Data for analysis below:
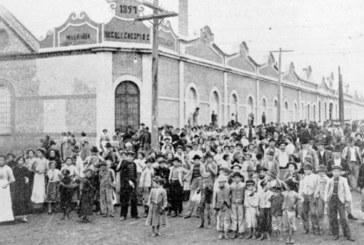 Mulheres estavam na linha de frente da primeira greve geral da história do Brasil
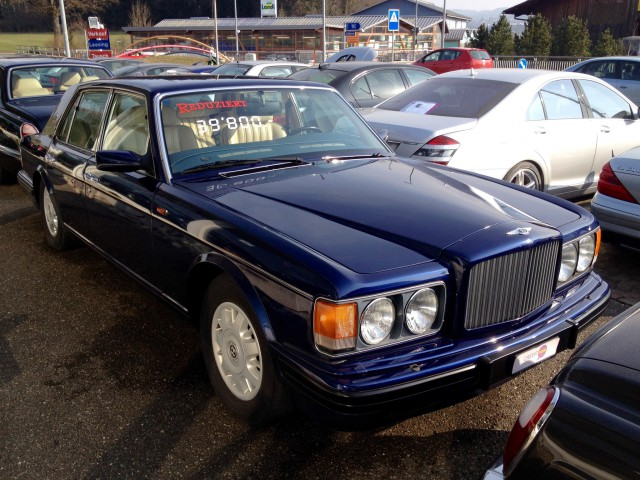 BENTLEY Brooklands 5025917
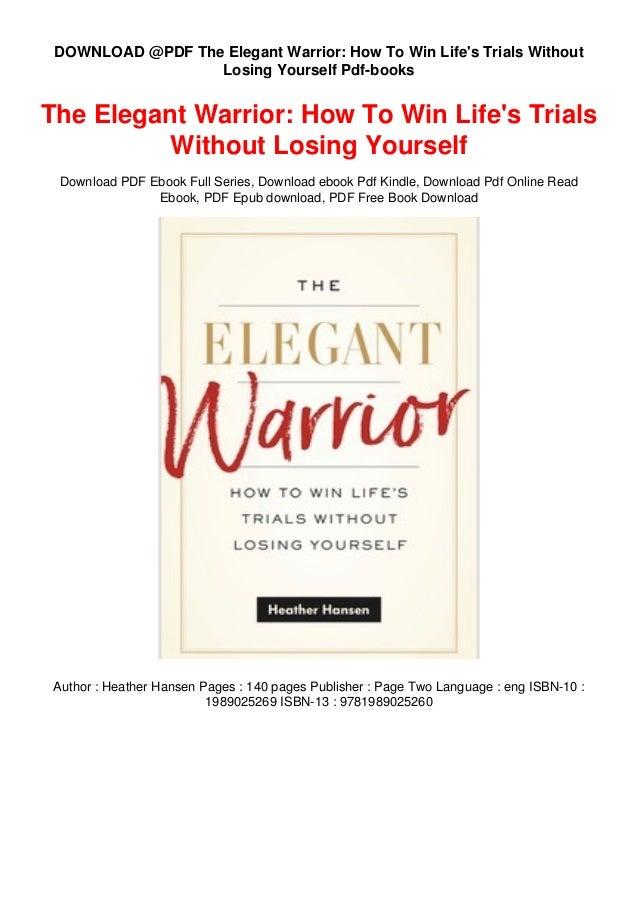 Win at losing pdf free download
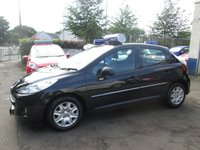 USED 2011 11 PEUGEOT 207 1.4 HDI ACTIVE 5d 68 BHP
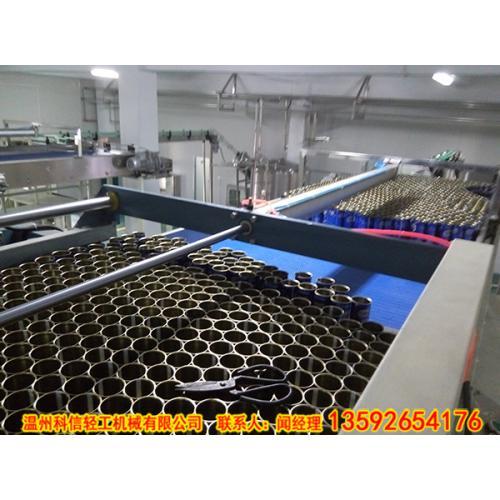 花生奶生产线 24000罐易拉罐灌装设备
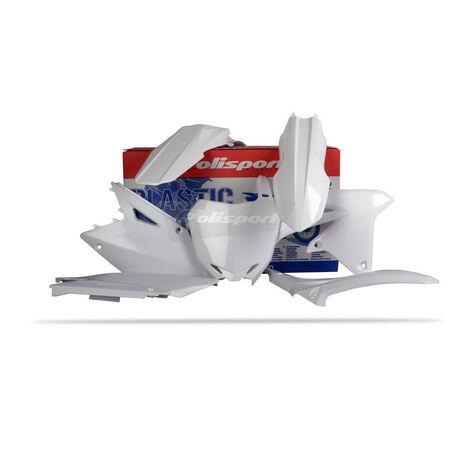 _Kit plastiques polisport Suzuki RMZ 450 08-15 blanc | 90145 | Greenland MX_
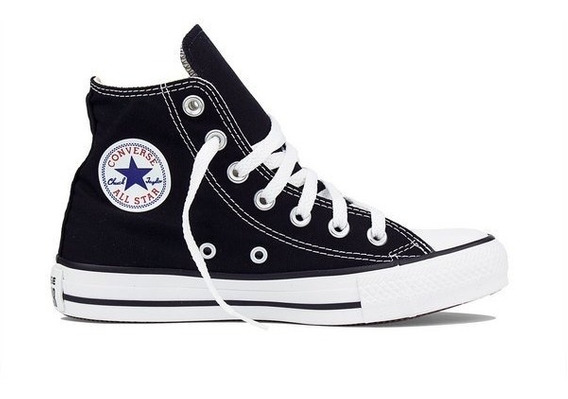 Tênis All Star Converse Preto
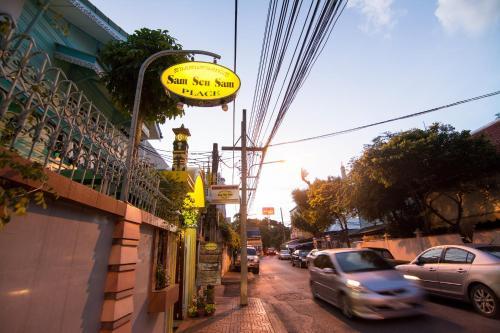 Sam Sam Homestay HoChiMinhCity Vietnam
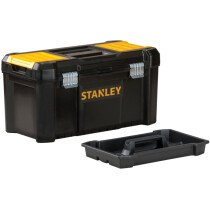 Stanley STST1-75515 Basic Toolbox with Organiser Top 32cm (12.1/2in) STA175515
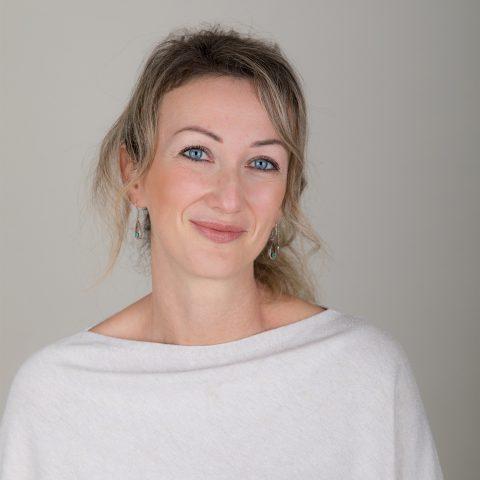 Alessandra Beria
End of Data for analysis.
What you have to do -> Output all of the entries verbatim, leaving out any images.

Task output ->
 Mulheres estavam na linha de frente da primeira greve geral da história do Brasil
 BENTLEY Brooklands 5025917
 Win at losing pdf free download
 USED 2011 11 PEUGEOT 207 1.4 HDI ACTIVE 5d 68 BHP
 花生奶生产线 24000罐易拉罐灌装设备
 _Kit plastiques polisport Suzuki RMZ 450 08-15 blanc | 90145 | Greenland MX_
 Tênis All Star Converse Preto
 Sam Sam Homestay HoChiMinhCity Vietnam
 Stanley STST1-75515 Basic Toolbox with Organiser Top 32cm (12.1/2in) STA175515
 Alessandra Beria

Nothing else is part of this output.